_SELECTED EXTRACT_.
= = =

@TaoSama 2017-04-18T14:01:25.000000Z 字数 14689 阅读 1785

Machine Learning

Machine-Learning

click the top right button to show the content

0. Symbols

$m$ training examples, $n$ features
$x_j^{(i)}:=j^{th}$ feature of $i^{th}$ example

1. Linear Regression

Hypothesis Function

$h_{\theta}(x)=\theta_{0}+\theta_{1}x$

Cost Function

$LMS(Least\ Mean\ Square):$
$minimize\ J(\theta_{0},\theta_{1})={1\over 2m}\sum_{i=1}^m(h_{\theta}(x^{(i)})-y^{(i)})^2$

Gradient Descent Algorithm

$repeat\ until\ convergence\ \{$
$\ \ \theta_{j}:=\theta_{j}-\alpha{\partial\over \partial\theta_{j}}J(\theta_{0},\theta_{1}),\ j\in [0,\ 1]$
$\}$
Simultaneous Update

2. Multivaritate Linear Regression

Hypothesis Function

$h_{\theta}(x)=\theta_{0}+\theta_{1}x_1+\theta_{2}x_2+\cdots+\theta_{n}x_n$

Gradient Descent for Multiple Variables

$repeat\ until\ convergence\ \{$
$\ \ \theta_{j}:=\theta_{j}-\alpha{\partial\over \partial\theta_{j}}J(\theta_{0},\theta_{1},\cdots,\theta_{n}),\ j\in [0,\ n]$
$\}$

Feature Scaling and Mean Normalization

make $x^{(i)}$ fit in $[-1,\ 1]$ or $[-0.5,\ 0.5]$
3 times is also ok, $[-3,\ 3]$ ...
$x_i := \dfrac{x_i - \mu_i}{s_i}$
Where $\mu_i$ is the average of all the values for feature $x^{(i)}$ and $s_i$ is the range of values $(max - min)$ , or $s_i$ is the standard deviation.

Learning Rate

If $\alpha$ is too small: slow convergence.
If $\alpha$ is too large: may not decrease on every iteration and thus may not converge.
To choose $\alpha$ , try $\underbrace{0.001,\ 0.003}_{3\times},\ \underbrace{0.01,\ 0.03}_{3\times},\ \underbrace{0.1,\ 0.3}_{3\times},\ 1$

Features and Polynomial Regression

combine multiple features into one
change feature $x^{(i)}$ to polynomial $(x^{(i)})^k$ as a feature
don't forget feature scaling

Normal Equation

$\theta = (X^T X)^{-1}X^T y$ , $X$ is $m\times (n+1)$ matrix, $y$ is $m$ -dimensional vector

$PS: X^TX$ is to make a square matrix

There is no need to do feature scaling with the normal equation.

= = =

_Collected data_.

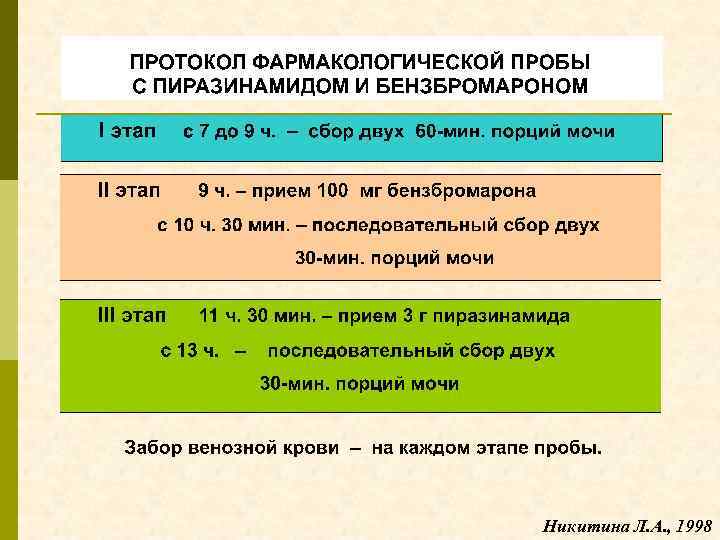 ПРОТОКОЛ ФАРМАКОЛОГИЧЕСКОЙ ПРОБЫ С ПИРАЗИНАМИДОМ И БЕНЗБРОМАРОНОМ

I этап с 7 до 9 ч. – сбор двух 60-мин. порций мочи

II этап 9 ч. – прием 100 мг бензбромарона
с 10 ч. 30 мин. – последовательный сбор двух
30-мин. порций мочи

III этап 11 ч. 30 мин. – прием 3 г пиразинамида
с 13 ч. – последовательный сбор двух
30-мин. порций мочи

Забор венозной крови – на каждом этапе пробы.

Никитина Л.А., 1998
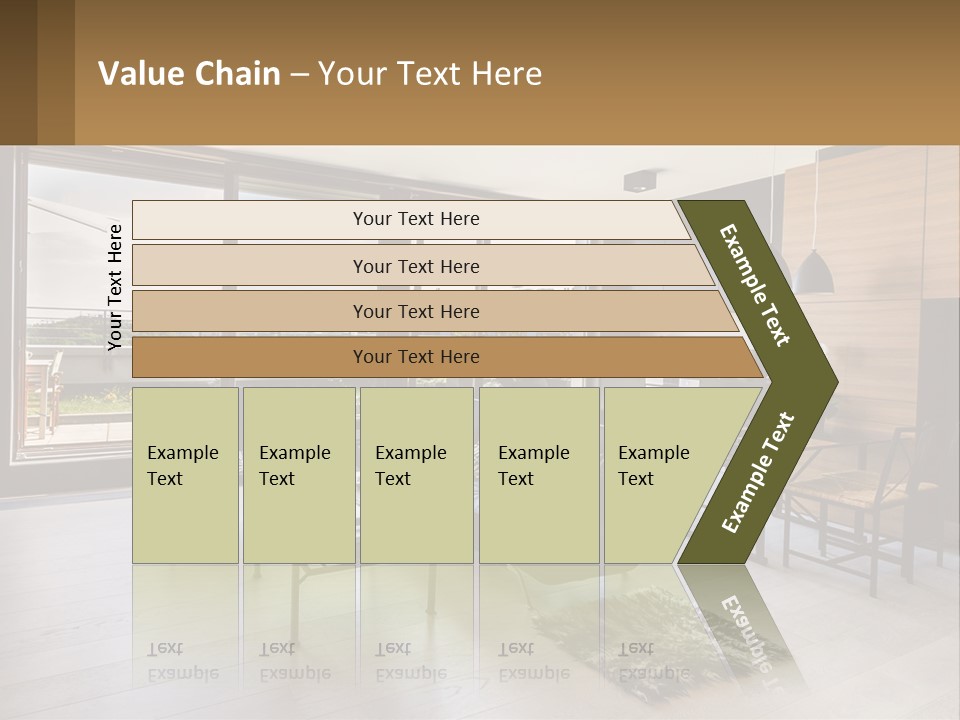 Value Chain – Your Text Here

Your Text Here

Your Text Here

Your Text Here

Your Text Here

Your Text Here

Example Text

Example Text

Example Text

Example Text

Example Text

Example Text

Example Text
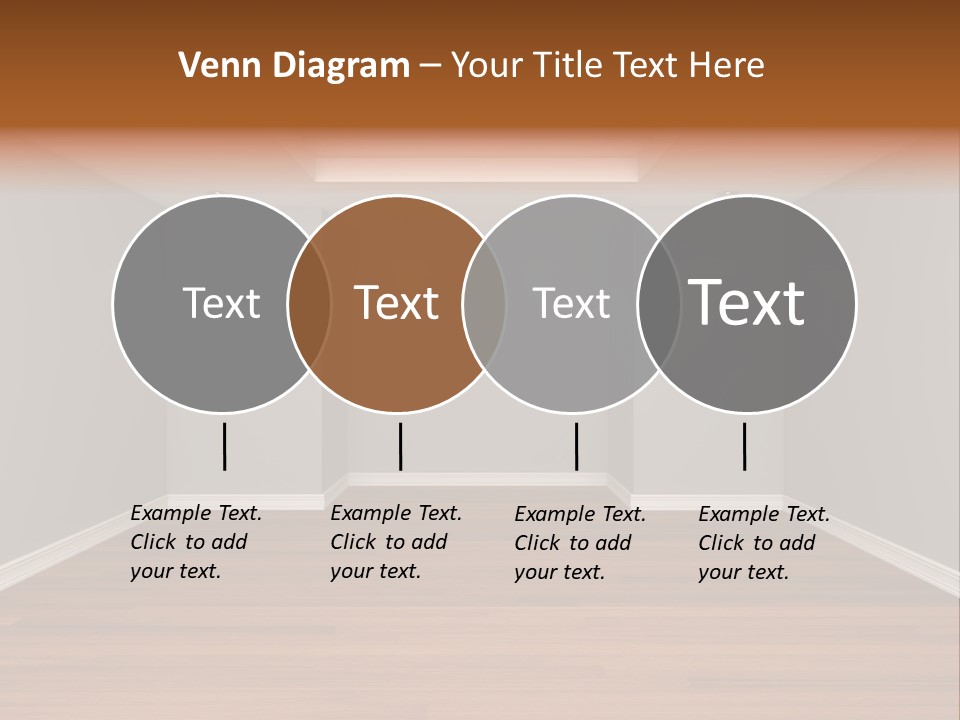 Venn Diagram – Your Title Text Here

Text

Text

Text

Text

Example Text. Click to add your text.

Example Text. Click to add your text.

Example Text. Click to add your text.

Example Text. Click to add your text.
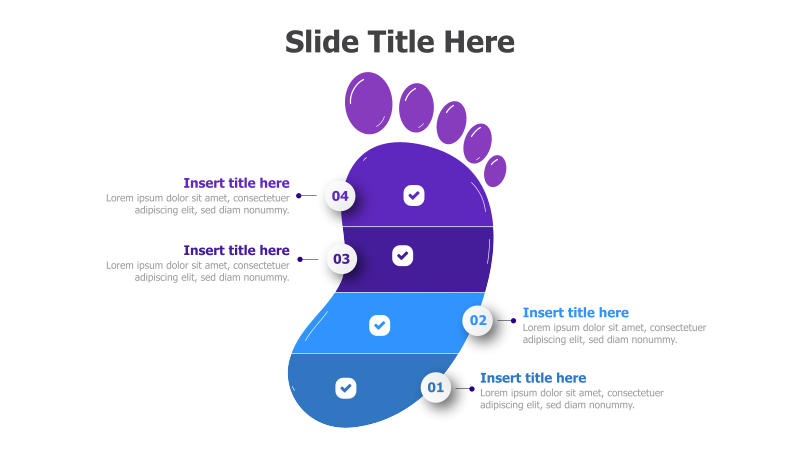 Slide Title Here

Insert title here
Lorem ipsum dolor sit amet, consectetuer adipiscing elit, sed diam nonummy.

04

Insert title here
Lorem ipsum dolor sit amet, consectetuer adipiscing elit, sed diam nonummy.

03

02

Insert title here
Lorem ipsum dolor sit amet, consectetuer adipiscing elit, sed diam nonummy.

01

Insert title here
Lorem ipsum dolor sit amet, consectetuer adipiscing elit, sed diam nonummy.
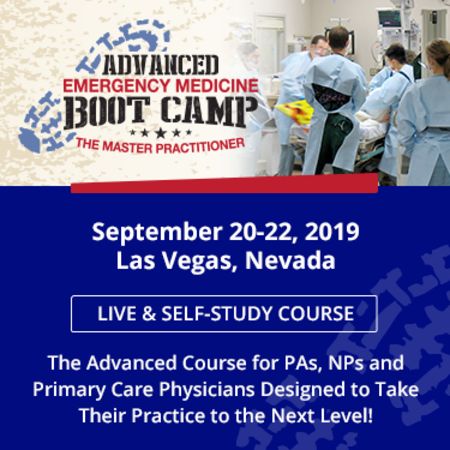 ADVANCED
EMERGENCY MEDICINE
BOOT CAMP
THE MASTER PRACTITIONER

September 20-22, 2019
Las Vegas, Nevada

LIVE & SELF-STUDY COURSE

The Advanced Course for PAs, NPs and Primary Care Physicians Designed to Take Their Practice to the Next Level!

= = =

_EXERCISE GOAL_. Quote the machine learning notes from "Feature Scaling and" to "the standard deviation.", including both of those parts. Nothing in the records is needed here.

_ANSWER TO THIS TASK_.
Feature Scaling and Mean Normalization

make $x^{(i)}$ fit in $[-1,\ 1]$ or $[-0.5,\ 0.5]$
3 times is also ok, $[-3,\ 3]$ ...
$x_i := \dfrac{x_i - \mu_i}{s_i}$
Where $\mu_i$ is the average of all the values for feature $x^{(i)}$ and $s_i$ is the range of values $(max - min)$ , or $s_i$ is the standard deviation.